*EXERCISES*.
1. In the passage on Mohawk copper-nickel arsenides, what internal standard was used when the powder diffractographs were made?
2. Name every mineral that the passage on Mohawk copper-nickel arsenides says was present in the "keweenawite" and "mohawkite" mixtures examined by powder diffraction.
3. Write the next part of the passage on Mohawk copper-nickel arsenides, picking up after its final sentence.

*ARTICLE*.
· · · · · · ·
Table 1. Electron Probe Microanalyses of Mohawk Cu-Ni Arsenides 

Code (see Fig -2) Visual appearance Weight % Species
In α-domeykite      
a yellowish cream As: 29.0 α-domeykite
    Cu: 70.5  
    Ni: nil  
b pale pink (small islands) As: 60.0 niccolite
    Cu:  1.0  
    Ni: 41.0  
c bright pink (small islands As:  2.5 arsenical copper
    Cu: 97.0  
    Ni: nil  
d yellowish-white (small islands) As: 20.0 algodonite
    Cu: 81.5  
    Ni: nil  
e creamy white As: 69.0 rammelsbergite
    Cu:  0.5  
    Ni: 30.0  
f pale pink As: 56.0 niccolite
    Cu: nil  
    Ni: 42.3  
g yellowish cream As: 28.2 α-domeykite
    Cu: 71.5  
    Ni: nil  
h palest pink As: 63.6 rammelsbergite and niccolite
    Cu: nil  
i cream white As: not run α-domeykite and rammelsbergite
    Cu: 45.0  
    Ni: 11.4  


      The first set of analyses was based on a polished section of an essentially pure α-domeykite which constituted a portion of the large arsenide masses (Table 1, a to d) and a polished section of "keweenawite" (Table 1, e to i). The results of the analyses are shown in Figure 2. The second set of analyses consisted of traverses across the α-domeykite veinlets which cut the rammelsbergite and niccolite, and these results are shown in Figure 3.

      Powder diffractographs were obtained for a variety of "keweenawite" and "mohawkite" samples using Ni-filtered Cu radiation and CaF2 as an internal standard. These mixtures all contained variable amounts of rammelsbergite, niccolite, α-domeykite, β-domeykite, and pararammelsbergite. Two typical diffraction spectra of samples from the second set of probe analyses are offered in Table 2. The spacings were indexed according to the cell orientations presented in the ASTM Powder Data File, 1963.
· · · · · · ·
*EXCERPTED DATA*.

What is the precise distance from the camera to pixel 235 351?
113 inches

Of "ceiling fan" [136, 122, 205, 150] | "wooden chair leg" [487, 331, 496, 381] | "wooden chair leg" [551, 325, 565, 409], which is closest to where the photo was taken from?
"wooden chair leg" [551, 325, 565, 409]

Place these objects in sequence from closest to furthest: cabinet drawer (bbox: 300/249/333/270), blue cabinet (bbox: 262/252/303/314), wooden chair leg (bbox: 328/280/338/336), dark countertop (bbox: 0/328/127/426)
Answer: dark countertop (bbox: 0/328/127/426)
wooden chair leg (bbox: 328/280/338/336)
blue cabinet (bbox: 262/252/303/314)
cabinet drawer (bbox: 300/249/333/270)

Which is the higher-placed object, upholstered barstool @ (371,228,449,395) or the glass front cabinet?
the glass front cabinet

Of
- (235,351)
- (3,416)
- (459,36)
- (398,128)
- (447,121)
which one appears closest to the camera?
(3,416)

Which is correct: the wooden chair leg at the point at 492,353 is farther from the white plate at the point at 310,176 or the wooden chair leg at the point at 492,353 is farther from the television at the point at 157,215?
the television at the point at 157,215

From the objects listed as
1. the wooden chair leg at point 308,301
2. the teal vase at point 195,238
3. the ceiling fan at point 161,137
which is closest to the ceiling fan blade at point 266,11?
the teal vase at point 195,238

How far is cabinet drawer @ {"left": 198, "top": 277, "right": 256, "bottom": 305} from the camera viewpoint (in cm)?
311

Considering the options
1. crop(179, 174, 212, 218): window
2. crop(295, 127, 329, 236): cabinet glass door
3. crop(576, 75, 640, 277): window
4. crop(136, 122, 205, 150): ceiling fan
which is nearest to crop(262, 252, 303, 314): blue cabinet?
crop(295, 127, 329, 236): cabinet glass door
· · · · · · ·
*RESULTS FOR THE EXERCISE*.
1. CaF2

2. rammelsbergite, niccolite, α-domeykite, β-domeykite, pararammelsbergite

3.
      A sample consisting of the disequilibrium assemblage pararammelsbergite, niccolite, and α-domeykite was finely ground and heated in a sealed silica tube for seven days at 510±5°C in an attempt to determine the upper limit on the pararammelsbergite inversion temperature. Separation of pararammelsbergite from adjoining niccolite and α-domeykite was prohibitive since the association was intimately mixed. However, the study of the Cu-Ni-As system demonstrates that the presence of copper arsenides and niccolite would have little or no effect on the inversion temperature for the stoichiometric NiAs2 dimorphous pair. The appearance of rammelsbergite after heating (Table 3) shows that the inversion temperature of the dimorphous pair is lowered in the Mohawk material since Yund established this inversion for the pure compounds at 590±10°C at 1 bar by extrapolation in P-T space. Since certain other transition elements and Group V and VI elements are known to strongly influence inversion temperatures of arsenides, even if present to relatively small quantities, it is believed that the presence of cobalt in the Mohawk material has contributed to the lowering of the inversion temperature. Extreme sluggishness of the inversion at lower temperatures prohibited determination of a lower temperature limit.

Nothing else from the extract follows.